SIFS is strongest on symbol-heavy queries while still doing well on semantic
and architecture questions.

| Query type | NDCG@10 |
|---|---:|
| symbol | 0.9486 |
| semantic | 0.8264 |
| architecture | 0.8063 |

![SIFS quality by query type and search mode](assets/images/query_type_quality_by_mode.png)

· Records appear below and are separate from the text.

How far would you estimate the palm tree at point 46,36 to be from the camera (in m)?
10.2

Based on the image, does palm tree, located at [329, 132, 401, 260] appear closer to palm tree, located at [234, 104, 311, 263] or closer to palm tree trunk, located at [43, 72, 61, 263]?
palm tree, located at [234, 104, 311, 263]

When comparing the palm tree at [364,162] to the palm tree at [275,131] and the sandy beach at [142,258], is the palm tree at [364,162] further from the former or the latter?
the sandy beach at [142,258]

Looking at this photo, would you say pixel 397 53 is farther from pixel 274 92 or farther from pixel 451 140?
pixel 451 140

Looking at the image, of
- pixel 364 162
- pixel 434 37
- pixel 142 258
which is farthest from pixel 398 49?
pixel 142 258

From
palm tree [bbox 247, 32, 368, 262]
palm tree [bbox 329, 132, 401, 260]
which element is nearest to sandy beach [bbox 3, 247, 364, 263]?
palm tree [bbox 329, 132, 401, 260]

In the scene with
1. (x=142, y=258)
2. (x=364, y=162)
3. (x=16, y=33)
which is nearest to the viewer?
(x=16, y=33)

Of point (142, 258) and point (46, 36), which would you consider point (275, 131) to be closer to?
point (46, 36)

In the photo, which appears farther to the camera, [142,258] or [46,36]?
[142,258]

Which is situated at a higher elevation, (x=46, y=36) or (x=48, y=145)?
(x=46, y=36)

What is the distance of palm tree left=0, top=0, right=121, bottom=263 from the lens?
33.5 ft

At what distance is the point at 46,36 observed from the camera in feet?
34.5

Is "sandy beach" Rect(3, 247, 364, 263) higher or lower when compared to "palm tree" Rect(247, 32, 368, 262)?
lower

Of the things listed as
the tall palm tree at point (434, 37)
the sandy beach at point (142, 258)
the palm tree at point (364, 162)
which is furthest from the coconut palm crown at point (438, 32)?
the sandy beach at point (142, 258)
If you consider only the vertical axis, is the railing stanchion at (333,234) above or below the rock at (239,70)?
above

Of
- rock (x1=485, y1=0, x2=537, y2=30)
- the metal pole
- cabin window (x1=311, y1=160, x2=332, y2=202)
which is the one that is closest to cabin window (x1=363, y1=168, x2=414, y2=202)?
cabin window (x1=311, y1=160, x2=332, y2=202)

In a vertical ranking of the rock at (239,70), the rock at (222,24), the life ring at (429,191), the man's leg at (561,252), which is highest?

The benchmark artifacts live in [benchmarks/results](benchmarks/results). The
full methodology, per-language breakdown, extra figures, and React
large-repository smoke result are in
[docs/benchmark-report.md](docs/benchmark-report.md).

## Documentation

- [Command-line usage]docs/cli.md: `search`, `find-related`, `init`, model
  commands, cache commands, and MCP server startup.
- [Rust library usage]docs/library.md: `SifsIndex`, search modes, filters, and
  indexing options.
- [MCP server usage]docs/mcp.md: stdio protocol behavior and tool schemas.
- [Agent-native scorecard]docs/agent-native-scorecard.md: the agent-facing
  contract and readiness evidence.
- [Benchmarking]docs/benchmarks.md: quality, latency, embedding, and local
  smoke benchmarks.
- [Architecture]docs/architecture.md: file selection, chunking, embedding,
  sparse search, dense search, and hybrid ranking.

## File coverage

By default, SIFS indexes code files and skips common generated, dependency, and
cache directories. It uses the `ignore` crate, so nested `.gitignore` files, Git
excludes, global Git ignores, and hidden files behave like familiar developer
search tools. Text-like documents such as Markdown, YAML, TOML, and JSON are
available through library options.

The file walker currently recognizes Python, JavaScript, TypeScript, Go, Rust,
Java, Kotlin, Ruby, PHP, C, C++, C#, Swift, Scala, Elixir, Dart, Lua, SQL, Bash,
Zig, Haskell, Markdown, YAML, TOML, and JSON extensions.